Even so, we find no basis for disturbing the circuit court's damages award. For one thing, it was Cuesport's burden, as the party challenging the reasonableness of the liquidated damages award, Barrie School, 401 Md. at 507, to show that Critical Developments' efforts to repair the demising wall and bring it into compliance with the code were not performed within a reasonable time, and it has failed to meet that burden.

We should note that the implication of Cuesport's position is that Critical Developments unduly delayed taking actions to cure the deficiencies in Unit 4. But this implication finds no support in the evidence and it furthermore does not comport with the obvious incentive Critical Developments had to resolve the problems with Unit 4 as soon as reasonably possible, since it had just agreed to pay $470,000 for that property and was responsible for mortgage expenses of some $3,800 per month, but could not use the property for any profitable purpose.

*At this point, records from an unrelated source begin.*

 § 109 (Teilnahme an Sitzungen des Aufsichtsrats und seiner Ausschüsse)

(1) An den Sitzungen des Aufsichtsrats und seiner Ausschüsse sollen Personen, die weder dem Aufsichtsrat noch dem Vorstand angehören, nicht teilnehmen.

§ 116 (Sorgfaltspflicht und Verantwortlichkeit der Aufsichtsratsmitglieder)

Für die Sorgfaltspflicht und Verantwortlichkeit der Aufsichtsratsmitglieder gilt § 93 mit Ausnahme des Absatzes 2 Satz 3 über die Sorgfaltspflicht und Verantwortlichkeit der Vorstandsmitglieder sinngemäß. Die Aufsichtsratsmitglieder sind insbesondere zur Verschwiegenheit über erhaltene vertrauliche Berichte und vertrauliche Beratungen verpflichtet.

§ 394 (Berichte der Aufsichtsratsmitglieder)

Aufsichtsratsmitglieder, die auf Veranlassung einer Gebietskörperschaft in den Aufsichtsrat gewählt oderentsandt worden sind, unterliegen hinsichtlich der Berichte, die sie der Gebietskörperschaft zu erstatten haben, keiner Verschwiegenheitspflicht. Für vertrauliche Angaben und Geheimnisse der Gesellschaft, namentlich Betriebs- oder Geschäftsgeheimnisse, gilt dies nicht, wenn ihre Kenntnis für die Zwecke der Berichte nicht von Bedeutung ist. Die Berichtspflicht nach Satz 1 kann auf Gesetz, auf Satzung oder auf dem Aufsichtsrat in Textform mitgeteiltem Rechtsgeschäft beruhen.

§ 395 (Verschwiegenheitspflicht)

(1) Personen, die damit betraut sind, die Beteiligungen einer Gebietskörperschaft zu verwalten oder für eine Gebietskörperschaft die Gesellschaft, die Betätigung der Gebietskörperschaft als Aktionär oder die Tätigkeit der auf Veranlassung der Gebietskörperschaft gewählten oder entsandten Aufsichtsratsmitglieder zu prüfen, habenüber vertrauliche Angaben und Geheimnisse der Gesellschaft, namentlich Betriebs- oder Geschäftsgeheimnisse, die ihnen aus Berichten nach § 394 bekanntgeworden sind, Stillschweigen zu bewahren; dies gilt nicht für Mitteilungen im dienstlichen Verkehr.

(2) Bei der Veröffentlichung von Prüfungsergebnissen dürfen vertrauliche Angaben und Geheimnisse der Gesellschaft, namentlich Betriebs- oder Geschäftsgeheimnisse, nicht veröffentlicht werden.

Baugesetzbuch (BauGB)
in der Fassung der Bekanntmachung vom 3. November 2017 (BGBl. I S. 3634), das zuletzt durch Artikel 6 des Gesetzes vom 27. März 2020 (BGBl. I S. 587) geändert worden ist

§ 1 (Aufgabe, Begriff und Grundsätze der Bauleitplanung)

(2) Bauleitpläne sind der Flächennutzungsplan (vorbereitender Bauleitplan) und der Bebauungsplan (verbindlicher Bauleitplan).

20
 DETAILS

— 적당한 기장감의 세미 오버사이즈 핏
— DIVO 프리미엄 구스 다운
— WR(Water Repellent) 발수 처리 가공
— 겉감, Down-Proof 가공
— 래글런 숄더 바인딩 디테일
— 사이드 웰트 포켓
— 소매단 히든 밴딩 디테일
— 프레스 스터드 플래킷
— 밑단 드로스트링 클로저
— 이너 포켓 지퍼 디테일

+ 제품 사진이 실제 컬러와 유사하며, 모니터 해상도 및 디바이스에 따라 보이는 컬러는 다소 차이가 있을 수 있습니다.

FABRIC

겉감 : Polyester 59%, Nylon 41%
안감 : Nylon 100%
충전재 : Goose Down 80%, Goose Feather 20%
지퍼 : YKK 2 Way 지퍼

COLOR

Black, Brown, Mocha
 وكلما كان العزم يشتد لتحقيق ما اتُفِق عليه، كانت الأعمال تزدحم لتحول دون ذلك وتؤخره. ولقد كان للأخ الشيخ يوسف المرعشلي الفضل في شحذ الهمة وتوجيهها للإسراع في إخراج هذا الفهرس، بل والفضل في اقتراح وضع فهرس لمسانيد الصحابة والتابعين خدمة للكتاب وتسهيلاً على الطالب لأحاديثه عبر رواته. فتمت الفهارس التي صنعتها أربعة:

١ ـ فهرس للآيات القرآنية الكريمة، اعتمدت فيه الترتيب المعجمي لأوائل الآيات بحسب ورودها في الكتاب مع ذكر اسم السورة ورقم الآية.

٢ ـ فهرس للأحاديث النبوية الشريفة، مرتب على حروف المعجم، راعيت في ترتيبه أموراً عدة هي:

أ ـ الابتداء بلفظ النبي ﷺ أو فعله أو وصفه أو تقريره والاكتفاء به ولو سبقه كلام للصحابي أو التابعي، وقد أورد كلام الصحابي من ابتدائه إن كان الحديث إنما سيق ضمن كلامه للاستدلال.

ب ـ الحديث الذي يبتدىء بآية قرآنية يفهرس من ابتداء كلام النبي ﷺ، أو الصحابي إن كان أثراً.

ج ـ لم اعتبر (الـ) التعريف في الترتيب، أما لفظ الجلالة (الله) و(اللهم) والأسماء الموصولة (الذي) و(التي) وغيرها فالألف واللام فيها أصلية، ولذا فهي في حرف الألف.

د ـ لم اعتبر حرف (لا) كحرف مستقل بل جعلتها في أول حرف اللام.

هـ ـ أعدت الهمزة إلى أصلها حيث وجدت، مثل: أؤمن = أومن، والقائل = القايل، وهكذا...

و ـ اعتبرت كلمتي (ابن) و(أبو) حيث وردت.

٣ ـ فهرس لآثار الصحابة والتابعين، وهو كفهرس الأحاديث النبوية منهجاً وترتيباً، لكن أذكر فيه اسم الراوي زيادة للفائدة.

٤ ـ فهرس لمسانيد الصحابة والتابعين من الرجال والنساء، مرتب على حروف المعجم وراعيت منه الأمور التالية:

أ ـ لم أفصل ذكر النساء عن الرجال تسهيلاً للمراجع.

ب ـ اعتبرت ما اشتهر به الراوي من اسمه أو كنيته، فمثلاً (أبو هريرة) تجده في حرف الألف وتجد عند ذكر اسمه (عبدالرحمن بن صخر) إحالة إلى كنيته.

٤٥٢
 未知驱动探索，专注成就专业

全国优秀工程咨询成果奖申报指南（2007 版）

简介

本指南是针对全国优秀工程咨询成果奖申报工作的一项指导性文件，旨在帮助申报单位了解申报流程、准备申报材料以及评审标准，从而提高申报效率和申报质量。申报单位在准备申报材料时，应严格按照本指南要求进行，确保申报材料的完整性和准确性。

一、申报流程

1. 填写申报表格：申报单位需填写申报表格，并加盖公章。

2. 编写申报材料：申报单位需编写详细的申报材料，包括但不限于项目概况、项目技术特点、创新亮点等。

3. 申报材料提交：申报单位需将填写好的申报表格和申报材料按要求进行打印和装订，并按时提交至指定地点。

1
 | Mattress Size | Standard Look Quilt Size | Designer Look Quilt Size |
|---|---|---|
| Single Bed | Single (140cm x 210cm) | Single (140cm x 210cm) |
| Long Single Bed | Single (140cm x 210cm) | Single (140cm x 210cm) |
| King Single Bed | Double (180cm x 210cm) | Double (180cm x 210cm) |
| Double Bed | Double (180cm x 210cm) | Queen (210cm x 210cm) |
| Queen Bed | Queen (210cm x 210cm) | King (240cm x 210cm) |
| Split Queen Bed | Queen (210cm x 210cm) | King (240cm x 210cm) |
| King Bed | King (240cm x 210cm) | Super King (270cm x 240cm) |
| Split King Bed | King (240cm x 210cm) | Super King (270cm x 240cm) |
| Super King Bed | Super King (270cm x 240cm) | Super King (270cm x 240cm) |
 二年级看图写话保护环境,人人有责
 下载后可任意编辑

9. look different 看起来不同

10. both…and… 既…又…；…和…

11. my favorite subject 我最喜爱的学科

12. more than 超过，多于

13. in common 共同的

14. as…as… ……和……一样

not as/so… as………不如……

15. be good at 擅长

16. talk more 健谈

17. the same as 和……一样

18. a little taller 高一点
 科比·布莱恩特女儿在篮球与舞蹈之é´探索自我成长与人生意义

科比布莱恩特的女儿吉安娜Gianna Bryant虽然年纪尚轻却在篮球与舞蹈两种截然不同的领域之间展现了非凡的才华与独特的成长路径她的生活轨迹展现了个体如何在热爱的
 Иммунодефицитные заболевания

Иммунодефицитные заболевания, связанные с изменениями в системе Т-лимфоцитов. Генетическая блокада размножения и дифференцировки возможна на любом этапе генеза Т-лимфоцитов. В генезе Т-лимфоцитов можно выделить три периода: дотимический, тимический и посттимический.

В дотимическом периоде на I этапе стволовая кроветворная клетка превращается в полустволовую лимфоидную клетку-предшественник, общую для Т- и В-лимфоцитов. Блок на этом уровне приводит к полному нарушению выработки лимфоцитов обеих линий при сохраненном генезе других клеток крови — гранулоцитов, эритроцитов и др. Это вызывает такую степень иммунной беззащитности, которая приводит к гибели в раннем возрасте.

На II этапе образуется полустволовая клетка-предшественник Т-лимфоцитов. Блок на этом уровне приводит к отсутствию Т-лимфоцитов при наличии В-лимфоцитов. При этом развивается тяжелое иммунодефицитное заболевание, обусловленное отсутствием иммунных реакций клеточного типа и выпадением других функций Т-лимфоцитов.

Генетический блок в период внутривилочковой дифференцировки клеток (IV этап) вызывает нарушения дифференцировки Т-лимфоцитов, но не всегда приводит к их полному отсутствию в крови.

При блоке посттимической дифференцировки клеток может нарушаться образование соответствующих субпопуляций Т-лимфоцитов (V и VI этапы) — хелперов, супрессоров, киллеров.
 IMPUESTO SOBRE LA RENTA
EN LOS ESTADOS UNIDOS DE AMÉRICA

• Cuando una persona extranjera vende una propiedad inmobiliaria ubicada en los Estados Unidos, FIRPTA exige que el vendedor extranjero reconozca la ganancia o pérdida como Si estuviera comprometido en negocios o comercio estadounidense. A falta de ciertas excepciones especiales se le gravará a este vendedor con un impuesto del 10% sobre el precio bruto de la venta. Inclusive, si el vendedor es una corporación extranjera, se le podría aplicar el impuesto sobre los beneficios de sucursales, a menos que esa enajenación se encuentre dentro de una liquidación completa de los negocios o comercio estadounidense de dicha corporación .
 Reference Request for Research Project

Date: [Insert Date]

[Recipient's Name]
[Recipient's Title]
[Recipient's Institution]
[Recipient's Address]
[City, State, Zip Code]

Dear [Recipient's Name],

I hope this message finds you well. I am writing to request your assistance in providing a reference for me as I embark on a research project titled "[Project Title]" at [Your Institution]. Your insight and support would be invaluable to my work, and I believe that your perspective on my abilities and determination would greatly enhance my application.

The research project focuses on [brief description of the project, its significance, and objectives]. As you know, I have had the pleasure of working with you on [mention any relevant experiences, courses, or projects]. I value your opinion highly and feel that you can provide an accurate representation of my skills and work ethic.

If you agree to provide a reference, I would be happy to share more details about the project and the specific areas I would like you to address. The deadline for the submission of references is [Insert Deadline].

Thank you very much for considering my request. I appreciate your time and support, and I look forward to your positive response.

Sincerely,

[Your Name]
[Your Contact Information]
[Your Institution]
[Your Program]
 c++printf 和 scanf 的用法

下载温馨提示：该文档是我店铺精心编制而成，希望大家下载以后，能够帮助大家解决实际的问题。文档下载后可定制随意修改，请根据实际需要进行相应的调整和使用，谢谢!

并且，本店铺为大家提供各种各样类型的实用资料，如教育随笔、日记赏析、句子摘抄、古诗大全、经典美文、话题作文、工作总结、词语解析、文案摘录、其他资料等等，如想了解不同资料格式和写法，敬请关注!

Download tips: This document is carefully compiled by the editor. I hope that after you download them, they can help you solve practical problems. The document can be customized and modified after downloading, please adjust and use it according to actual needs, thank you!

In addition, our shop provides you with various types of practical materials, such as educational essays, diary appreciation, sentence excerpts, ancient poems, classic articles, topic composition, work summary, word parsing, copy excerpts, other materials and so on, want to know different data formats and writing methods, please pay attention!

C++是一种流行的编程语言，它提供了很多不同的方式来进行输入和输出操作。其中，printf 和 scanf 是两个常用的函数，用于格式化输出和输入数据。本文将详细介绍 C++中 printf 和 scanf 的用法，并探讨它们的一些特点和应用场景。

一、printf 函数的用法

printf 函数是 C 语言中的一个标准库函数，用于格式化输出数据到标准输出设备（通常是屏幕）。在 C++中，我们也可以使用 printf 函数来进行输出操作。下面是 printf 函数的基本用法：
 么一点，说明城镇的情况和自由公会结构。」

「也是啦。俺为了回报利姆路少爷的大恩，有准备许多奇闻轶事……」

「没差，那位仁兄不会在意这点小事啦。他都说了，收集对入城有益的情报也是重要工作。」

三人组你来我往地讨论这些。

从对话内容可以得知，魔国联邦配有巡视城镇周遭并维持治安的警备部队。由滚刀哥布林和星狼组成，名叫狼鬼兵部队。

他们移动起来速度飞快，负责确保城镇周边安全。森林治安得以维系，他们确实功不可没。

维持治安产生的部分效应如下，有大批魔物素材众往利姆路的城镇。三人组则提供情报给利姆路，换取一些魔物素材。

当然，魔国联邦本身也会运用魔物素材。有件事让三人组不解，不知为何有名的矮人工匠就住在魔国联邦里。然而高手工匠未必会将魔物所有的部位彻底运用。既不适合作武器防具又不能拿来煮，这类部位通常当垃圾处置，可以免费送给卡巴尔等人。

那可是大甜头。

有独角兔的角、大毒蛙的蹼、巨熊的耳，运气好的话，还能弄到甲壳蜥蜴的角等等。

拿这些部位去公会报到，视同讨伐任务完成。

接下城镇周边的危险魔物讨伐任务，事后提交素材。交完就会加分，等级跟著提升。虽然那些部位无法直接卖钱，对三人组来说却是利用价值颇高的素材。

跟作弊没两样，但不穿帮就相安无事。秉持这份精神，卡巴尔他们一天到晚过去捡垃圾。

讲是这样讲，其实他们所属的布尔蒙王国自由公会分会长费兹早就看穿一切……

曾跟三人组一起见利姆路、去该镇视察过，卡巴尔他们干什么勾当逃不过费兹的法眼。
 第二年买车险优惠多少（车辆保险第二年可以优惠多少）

In fact, Gregory Lilly, president of Critical Developments, LLC, testified that he "was a dead duck in the water" because he could not obtain an occupancy permit for Unit 4 and could not legally operate his business from that site until the demising wall was rendered code-compliant and electrical service was installed, neither of which was performed on time by Cuesport Properties despite its contractual duty to do so. Although Cuesport's failure to timely install electrical service, unlike its failure to timely provide a properly built demising wall, did not fall within the scope of the liquidated damages provision in the agreement of sale, its breach of the electrical service requirement nonetheless had a direct and adverse impact on Critical Developments' ability to use its property, and furthermore, as the court below found, both deficiencies existed nearly contemporaneously, until the beginning of April 2009. It is clear that the circuit court did not, without reflection, simply multiply 260 by $126 per day but took into consideration whether the damages award was reasonable. Under these circumstances, the circuit court's decision to deny damages for Cuesport's breach of the electrical service requirement while awarding liquidated damages for the entire 260-day time period from the date of the contractual deadline until the date that modification of the wall was completed was an appropriate exercise of judgment and reflected that court's sensitivity to "equitable considerations."

As a consequence, we shall affirm the circuit court's judgment in its entirety.

JUDGMENT OF THE CIRCUIT COURT FOR ANNE ARUNDEL COUNTY AFFIRMED. COSTS TO BE PAID BY APPELLANT.